MMWR 2016; 65: 47-50. Increases in Acute Hepatitis B Virus Infections — Kentucky, Tennessee, and West Virginia, 2006–2013

An excerpt:

  • During 2006–2013, a total of 3,305 cases of acute HBV infection were reported to CDC from Kentucky, Tennessee, and West Virginia. During 2009–2013, incidence of acute HBV infection increased 114% in these three states, but remained stable in the United States overall
  • Among cases in which at least one risk factor was reported, the proportion of persons reporting injection drug use as a risk factor was significantly greater in 2010–2013, compared with 2006–2009 (75% versus 53%; p<0.001)…the increase was statistically significant only among cases occurring in non-urban counties
  • The findings in this report are subject to …limitations.

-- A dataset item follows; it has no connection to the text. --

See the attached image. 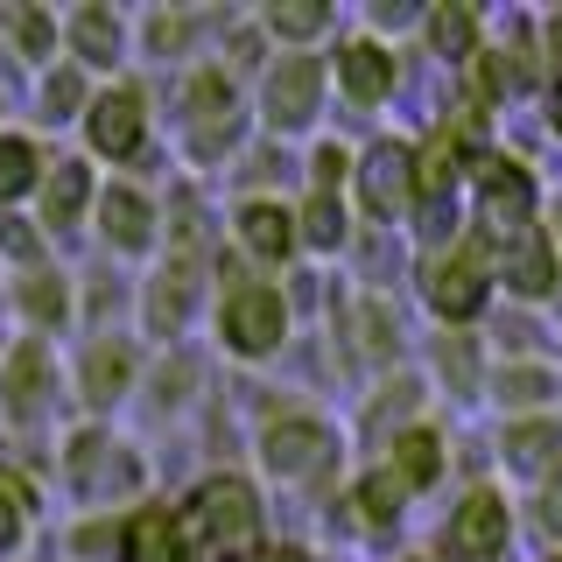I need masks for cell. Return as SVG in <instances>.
<instances>
[{"mask_svg": "<svg viewBox=\"0 0 562 562\" xmlns=\"http://www.w3.org/2000/svg\"><path fill=\"white\" fill-rule=\"evenodd\" d=\"M43 148H35L29 134H0V211L35 198V183H43Z\"/></svg>", "mask_w": 562, "mask_h": 562, "instance_id": "5bb4252c", "label": "cell"}, {"mask_svg": "<svg viewBox=\"0 0 562 562\" xmlns=\"http://www.w3.org/2000/svg\"><path fill=\"white\" fill-rule=\"evenodd\" d=\"M85 204H92V169L85 162H49L43 183H35V211H43V225H78Z\"/></svg>", "mask_w": 562, "mask_h": 562, "instance_id": "ba28073f", "label": "cell"}, {"mask_svg": "<svg viewBox=\"0 0 562 562\" xmlns=\"http://www.w3.org/2000/svg\"><path fill=\"white\" fill-rule=\"evenodd\" d=\"M429 303L443 310V316H471V310L485 303L479 268H471V260H436V268H429Z\"/></svg>", "mask_w": 562, "mask_h": 562, "instance_id": "2e32d148", "label": "cell"}, {"mask_svg": "<svg viewBox=\"0 0 562 562\" xmlns=\"http://www.w3.org/2000/svg\"><path fill=\"white\" fill-rule=\"evenodd\" d=\"M555 49H562V22H555Z\"/></svg>", "mask_w": 562, "mask_h": 562, "instance_id": "74e56055", "label": "cell"}, {"mask_svg": "<svg viewBox=\"0 0 562 562\" xmlns=\"http://www.w3.org/2000/svg\"><path fill=\"white\" fill-rule=\"evenodd\" d=\"M148 134V113H140V92L134 85H113V92L85 99V140L105 155V162H127Z\"/></svg>", "mask_w": 562, "mask_h": 562, "instance_id": "3957f363", "label": "cell"}, {"mask_svg": "<svg viewBox=\"0 0 562 562\" xmlns=\"http://www.w3.org/2000/svg\"><path fill=\"white\" fill-rule=\"evenodd\" d=\"M120 555L127 562H183V520L162 514V506H140L120 535Z\"/></svg>", "mask_w": 562, "mask_h": 562, "instance_id": "30bf717a", "label": "cell"}, {"mask_svg": "<svg viewBox=\"0 0 562 562\" xmlns=\"http://www.w3.org/2000/svg\"><path fill=\"white\" fill-rule=\"evenodd\" d=\"M527 204H535V190H527V169L514 162H499L485 176V233L499 239V246H520L535 225H527Z\"/></svg>", "mask_w": 562, "mask_h": 562, "instance_id": "277c9868", "label": "cell"}, {"mask_svg": "<svg viewBox=\"0 0 562 562\" xmlns=\"http://www.w3.org/2000/svg\"><path fill=\"white\" fill-rule=\"evenodd\" d=\"M0 246H8V254L22 260V274L35 268V254H43V239H35V233H29V218H14V211L0 218Z\"/></svg>", "mask_w": 562, "mask_h": 562, "instance_id": "d6a6232c", "label": "cell"}, {"mask_svg": "<svg viewBox=\"0 0 562 562\" xmlns=\"http://www.w3.org/2000/svg\"><path fill=\"white\" fill-rule=\"evenodd\" d=\"M450 549H457V555H499V549H506V506L492 499V492H479V499L457 506Z\"/></svg>", "mask_w": 562, "mask_h": 562, "instance_id": "7c38bea8", "label": "cell"}, {"mask_svg": "<svg viewBox=\"0 0 562 562\" xmlns=\"http://www.w3.org/2000/svg\"><path fill=\"white\" fill-rule=\"evenodd\" d=\"M233 85L218 78V70H204V78H190V148L198 155H218L225 140H233Z\"/></svg>", "mask_w": 562, "mask_h": 562, "instance_id": "8992f818", "label": "cell"}, {"mask_svg": "<svg viewBox=\"0 0 562 562\" xmlns=\"http://www.w3.org/2000/svg\"><path fill=\"white\" fill-rule=\"evenodd\" d=\"M43 105H49V120H64L70 105H85V85H78V70H49V85H43Z\"/></svg>", "mask_w": 562, "mask_h": 562, "instance_id": "1f68e13d", "label": "cell"}, {"mask_svg": "<svg viewBox=\"0 0 562 562\" xmlns=\"http://www.w3.org/2000/svg\"><path fill=\"white\" fill-rule=\"evenodd\" d=\"M183 310H190V274L176 268V274L155 281V295H148V324H155V330H176V324H183Z\"/></svg>", "mask_w": 562, "mask_h": 562, "instance_id": "484cf974", "label": "cell"}, {"mask_svg": "<svg viewBox=\"0 0 562 562\" xmlns=\"http://www.w3.org/2000/svg\"><path fill=\"white\" fill-rule=\"evenodd\" d=\"M443 380L457 386V394L479 380V359H471V345H464V338H443Z\"/></svg>", "mask_w": 562, "mask_h": 562, "instance_id": "836d02e7", "label": "cell"}, {"mask_svg": "<svg viewBox=\"0 0 562 562\" xmlns=\"http://www.w3.org/2000/svg\"><path fill=\"white\" fill-rule=\"evenodd\" d=\"M324 22H330L324 0H289V8H268V29H274V35H295V43H303V35H316Z\"/></svg>", "mask_w": 562, "mask_h": 562, "instance_id": "f1b7e54d", "label": "cell"}, {"mask_svg": "<svg viewBox=\"0 0 562 562\" xmlns=\"http://www.w3.org/2000/svg\"><path fill=\"white\" fill-rule=\"evenodd\" d=\"M359 183H366V204H373L380 218H386V211H394V204H401V198H408V190H415V155L386 140V148H373V155H366Z\"/></svg>", "mask_w": 562, "mask_h": 562, "instance_id": "4fadbf2b", "label": "cell"}, {"mask_svg": "<svg viewBox=\"0 0 562 562\" xmlns=\"http://www.w3.org/2000/svg\"><path fill=\"white\" fill-rule=\"evenodd\" d=\"M0 35H14V57L22 64L57 57V14H43V8H0Z\"/></svg>", "mask_w": 562, "mask_h": 562, "instance_id": "e0dca14e", "label": "cell"}, {"mask_svg": "<svg viewBox=\"0 0 562 562\" xmlns=\"http://www.w3.org/2000/svg\"><path fill=\"white\" fill-rule=\"evenodd\" d=\"M190 527H198V535H211L218 549H239V541H254V527H260L254 485H246V479H211V485H198L183 535H190Z\"/></svg>", "mask_w": 562, "mask_h": 562, "instance_id": "6da1fadb", "label": "cell"}, {"mask_svg": "<svg viewBox=\"0 0 562 562\" xmlns=\"http://www.w3.org/2000/svg\"><path fill=\"white\" fill-rule=\"evenodd\" d=\"M316 99H324V64L316 57H289L268 78V120L274 127H303V120L316 113Z\"/></svg>", "mask_w": 562, "mask_h": 562, "instance_id": "52a82bcc", "label": "cell"}, {"mask_svg": "<svg viewBox=\"0 0 562 562\" xmlns=\"http://www.w3.org/2000/svg\"><path fill=\"white\" fill-rule=\"evenodd\" d=\"M338 70H345V92L359 99V105H373L386 85H394V57H380L373 43H351L345 57H338Z\"/></svg>", "mask_w": 562, "mask_h": 562, "instance_id": "d6986e66", "label": "cell"}, {"mask_svg": "<svg viewBox=\"0 0 562 562\" xmlns=\"http://www.w3.org/2000/svg\"><path fill=\"white\" fill-rule=\"evenodd\" d=\"M64 35H70V49H78V64H113L120 57V14L113 8L64 14Z\"/></svg>", "mask_w": 562, "mask_h": 562, "instance_id": "9a60e30c", "label": "cell"}, {"mask_svg": "<svg viewBox=\"0 0 562 562\" xmlns=\"http://www.w3.org/2000/svg\"><path fill=\"white\" fill-rule=\"evenodd\" d=\"M330 436L316 429V422H274L268 443H260V457H268V471H281V479H310L316 464H324Z\"/></svg>", "mask_w": 562, "mask_h": 562, "instance_id": "9c48e42d", "label": "cell"}, {"mask_svg": "<svg viewBox=\"0 0 562 562\" xmlns=\"http://www.w3.org/2000/svg\"><path fill=\"white\" fill-rule=\"evenodd\" d=\"M394 464H401V471H394L401 485H429L436 464H443V457H436V436H422V429L401 436V443H394Z\"/></svg>", "mask_w": 562, "mask_h": 562, "instance_id": "d4e9b609", "label": "cell"}, {"mask_svg": "<svg viewBox=\"0 0 562 562\" xmlns=\"http://www.w3.org/2000/svg\"><path fill=\"white\" fill-rule=\"evenodd\" d=\"M43 401H49V351L35 338H22L8 351V373H0V408H8L14 422H35Z\"/></svg>", "mask_w": 562, "mask_h": 562, "instance_id": "5b68a950", "label": "cell"}, {"mask_svg": "<svg viewBox=\"0 0 562 562\" xmlns=\"http://www.w3.org/2000/svg\"><path fill=\"white\" fill-rule=\"evenodd\" d=\"M99 233L120 246V254H140L155 239V211L140 190H99Z\"/></svg>", "mask_w": 562, "mask_h": 562, "instance_id": "8fae6325", "label": "cell"}, {"mask_svg": "<svg viewBox=\"0 0 562 562\" xmlns=\"http://www.w3.org/2000/svg\"><path fill=\"white\" fill-rule=\"evenodd\" d=\"M239 239H246V254H260V260H281L295 246V218L281 204H246L239 211Z\"/></svg>", "mask_w": 562, "mask_h": 562, "instance_id": "ac0fdd59", "label": "cell"}, {"mask_svg": "<svg viewBox=\"0 0 562 562\" xmlns=\"http://www.w3.org/2000/svg\"><path fill=\"white\" fill-rule=\"evenodd\" d=\"M218 330H225V345L246 351V359H260V351H274L281 345V330H289V310H281V295L274 289H260V281H246V289L225 295V310H218Z\"/></svg>", "mask_w": 562, "mask_h": 562, "instance_id": "7a4b0ae2", "label": "cell"}, {"mask_svg": "<svg viewBox=\"0 0 562 562\" xmlns=\"http://www.w3.org/2000/svg\"><path fill=\"white\" fill-rule=\"evenodd\" d=\"M127 380H134V359L120 345H92V351H85V401L105 408V401L127 394Z\"/></svg>", "mask_w": 562, "mask_h": 562, "instance_id": "ffe728a7", "label": "cell"}, {"mask_svg": "<svg viewBox=\"0 0 562 562\" xmlns=\"http://www.w3.org/2000/svg\"><path fill=\"white\" fill-rule=\"evenodd\" d=\"M29 485L14 479V471H0V555H14L22 549V535H29Z\"/></svg>", "mask_w": 562, "mask_h": 562, "instance_id": "603a6c76", "label": "cell"}, {"mask_svg": "<svg viewBox=\"0 0 562 562\" xmlns=\"http://www.w3.org/2000/svg\"><path fill=\"white\" fill-rule=\"evenodd\" d=\"M338 233H345L338 204H330V190H316L310 211H303V239H310V246H338Z\"/></svg>", "mask_w": 562, "mask_h": 562, "instance_id": "4dcf8cb0", "label": "cell"}, {"mask_svg": "<svg viewBox=\"0 0 562 562\" xmlns=\"http://www.w3.org/2000/svg\"><path fill=\"white\" fill-rule=\"evenodd\" d=\"M541 520H549V535H562V479L549 485V499H541Z\"/></svg>", "mask_w": 562, "mask_h": 562, "instance_id": "d590c367", "label": "cell"}, {"mask_svg": "<svg viewBox=\"0 0 562 562\" xmlns=\"http://www.w3.org/2000/svg\"><path fill=\"white\" fill-rule=\"evenodd\" d=\"M506 450H514L520 471H541L562 450V429H555V422H520V429H506Z\"/></svg>", "mask_w": 562, "mask_h": 562, "instance_id": "cb8c5ba5", "label": "cell"}, {"mask_svg": "<svg viewBox=\"0 0 562 562\" xmlns=\"http://www.w3.org/2000/svg\"><path fill=\"white\" fill-rule=\"evenodd\" d=\"M555 127H562V99H555Z\"/></svg>", "mask_w": 562, "mask_h": 562, "instance_id": "8d00e7d4", "label": "cell"}, {"mask_svg": "<svg viewBox=\"0 0 562 562\" xmlns=\"http://www.w3.org/2000/svg\"><path fill=\"white\" fill-rule=\"evenodd\" d=\"M506 401H541L549 394V373H535V366H520V373H506V386H499Z\"/></svg>", "mask_w": 562, "mask_h": 562, "instance_id": "e575fe53", "label": "cell"}, {"mask_svg": "<svg viewBox=\"0 0 562 562\" xmlns=\"http://www.w3.org/2000/svg\"><path fill=\"white\" fill-rule=\"evenodd\" d=\"M514 289H527V295H541V289H555V254H549V239L541 233H527L520 246H514Z\"/></svg>", "mask_w": 562, "mask_h": 562, "instance_id": "7402d4cb", "label": "cell"}, {"mask_svg": "<svg viewBox=\"0 0 562 562\" xmlns=\"http://www.w3.org/2000/svg\"><path fill=\"white\" fill-rule=\"evenodd\" d=\"M14 303H22V316H35V324H64V310H70V295H64V274H49V268H29L22 281H14Z\"/></svg>", "mask_w": 562, "mask_h": 562, "instance_id": "44dd1931", "label": "cell"}, {"mask_svg": "<svg viewBox=\"0 0 562 562\" xmlns=\"http://www.w3.org/2000/svg\"><path fill=\"white\" fill-rule=\"evenodd\" d=\"M401 499H408V485H401L394 471H380V479H366V485H359V514L373 520V527L394 520V514H401Z\"/></svg>", "mask_w": 562, "mask_h": 562, "instance_id": "4316f807", "label": "cell"}, {"mask_svg": "<svg viewBox=\"0 0 562 562\" xmlns=\"http://www.w3.org/2000/svg\"><path fill=\"white\" fill-rule=\"evenodd\" d=\"M429 35H436V49H443V57H464V49H471V14L464 8H436L429 14Z\"/></svg>", "mask_w": 562, "mask_h": 562, "instance_id": "f546056e", "label": "cell"}, {"mask_svg": "<svg viewBox=\"0 0 562 562\" xmlns=\"http://www.w3.org/2000/svg\"><path fill=\"white\" fill-rule=\"evenodd\" d=\"M450 176H457V140L443 134V140H436V148L415 162V190H422V198H443V190H450Z\"/></svg>", "mask_w": 562, "mask_h": 562, "instance_id": "83f0119b", "label": "cell"}]
</instances>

First, NNDSS is a passive surveillance system, and therefore, unreported cases might have been missed. Second, the current case definition for acute HBV infection captures only symptomatic persons and excludes persons with asymptomatic HBV … Third, … certain populations at high risk (e.g., persons who are incarcerated, homeless, and uninsured) with limited access to care could potentially be underrepresented

My take: Increased drug use appears to be driving an increase in acute HBV in Appalachia. “Evidence-based prevention strategies, including increasing hepatitis B vaccination coverage, testing and linkage to care activities, and education campaigns targeting persons who inject drugs are urgently needed.”